The gene mapping you refer to will undoubtedly prove that blacks, whites, hispanics, etc., while sharing the overwhelming majority of genes, also have some specific genetic differences that are no doubt important.

How those differences flesh out in as murky a topic as intelligence will probably be hard to conclude.

It would be much cleaner to find folks you know to be intelligent and ascertain whether their progeny displayed similar intelligence.

Not an easy task, since you would need to be quite particular in identifying the intelligence in question...so for example, it might be tempting to attribute a particular gene for "creative real estate genius" to the remarkable father/son combo of Fred and Donald Trump...but look closer and you might conclude that there isn't much of one man's brilliance that is applicable to the other's...

jl

Christopher-

neither Sailer nor anyone else is arguing that human behavior is 100% genetically determined. Do yourself a favor and read Sailer's blog -- among other things, he has written about why scions of prominent families tend to be less prominent (regression to the mean).

There's a word missing from my reply to Ben Guest. It should read: "... but this does NOT mean that IQ is not determined..."

Christopher Horn

jl-

"Regression to the mean"? That argument might be the worst of all for the genetics crowd. 'Regression to the mean' - by definition - means that an observed instance is an outlier, *not* reflective of inherent characteristics, and certainly, certainly! not due to a genetic difference.

For consideration: a cultural example of "regression to the mean" is the Sports Illustrated cover jinx. The argument there is that a team that makes the cover of SI has performed at the upper (successful) end of their distribution of outcomes, and after they make the cover they revert back to their true selves, that is to say, lose again, thereby proving the jinx.

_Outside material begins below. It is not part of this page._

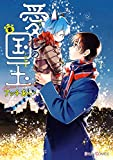愛しの国玉 2【電子限定特典付き】 (シルフコミックス)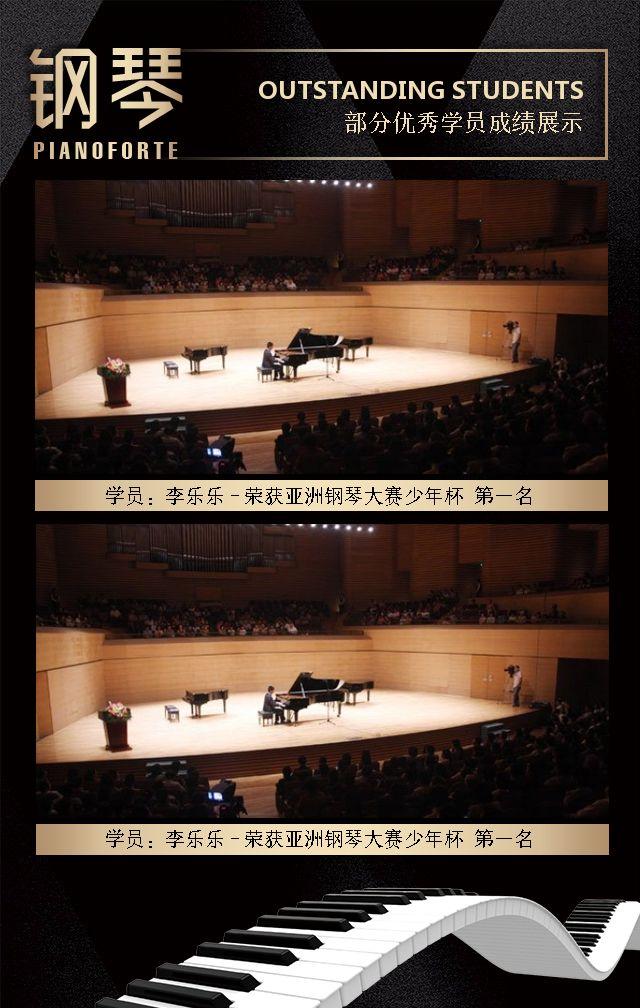 高档轻奢大气钢琴培训班招生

If it follows from your argument that successful industrialists, leaders, intellectuals, etc, are those rare individuals way at the tail end of their distribution of genetic outcomes, then -

- their genetics might be a factor -

- but their genes, under normal circumstances, aren't all that special, yes?

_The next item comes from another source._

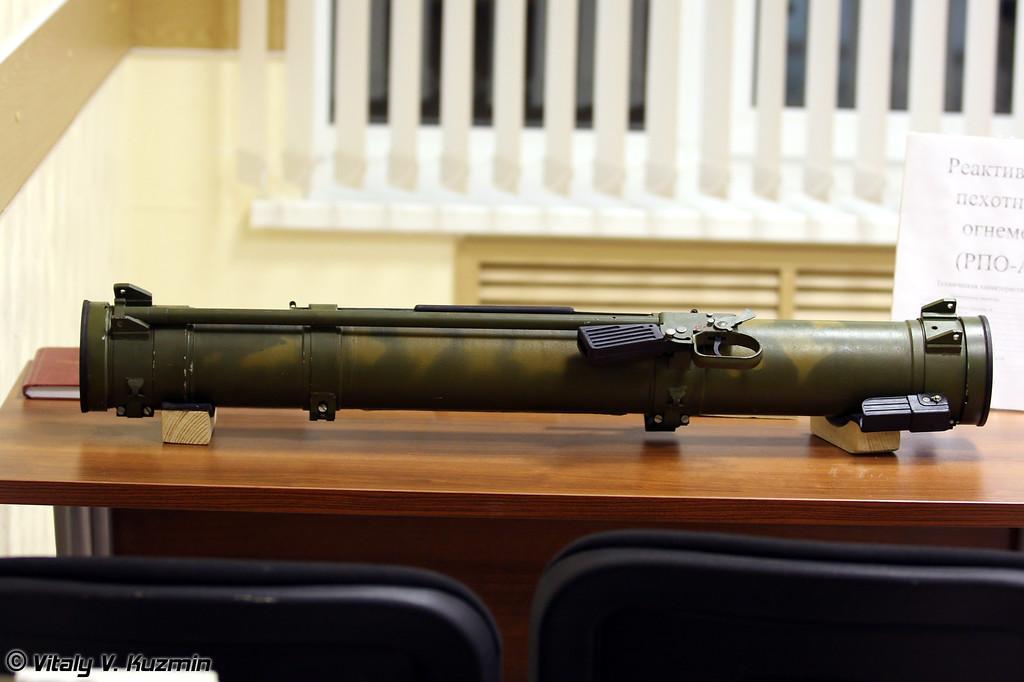 Реактивный пехотный огнемет РПО-А (RPO-A)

By the regression to the mean argument, such folks, like teams on the cover of SI, more or less got lucky, and the genetics argument therefore couldn't possibly carry much weight.

Ben Guest

Albatross and JL,

Good points. Thanks for the info.

erik

It is not at all clear that 'dramatically increasing the educational resources available to inner city kids' will be effective. The fact that improvements in socioeconomic status increase IQs says nothing about whether throwing more money into education will have similar effects. The improvements may just as likely be associated with cultural differences between the types of families that are poor and those that are middle or upper class. Placing the causation directly on income causes one to overlook the types of behavior that cause a person to be more or less successful.

Phil Downs

Wouldn't it be great if we all woke up Christmas morning and found out that Sailer is really a nom de plume of Gladwell's! What a great gift. I see a screenplay in that, or maybe an SNL skit.

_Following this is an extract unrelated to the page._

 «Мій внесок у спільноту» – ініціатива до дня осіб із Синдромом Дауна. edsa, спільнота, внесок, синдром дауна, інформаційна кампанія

After twenty three years as a public school teacher and administrator, I can only offer anecdotal evidence to this august debate. It seems to me, after watching kiddos from a wide range of socioeconomic backgrounds, and seeing a wide range of performance within families, that there is a genetic boundary to talent of all kinds, which includes, but is not limited to academic performance. Environment seems to be those factors that move an individual to develop those talents necessary for survival and/or self-actualization.

The reality is that none of us reaches her/his genetic potential, but we are all dealing with the shadows of our environments. And so my last comment would be that programs like Head Start won't change our genetics, which we will never maximize, but will enrich the environment of disadvantaged children. As a graduate of Head Start, I disagree that it was a waste of money.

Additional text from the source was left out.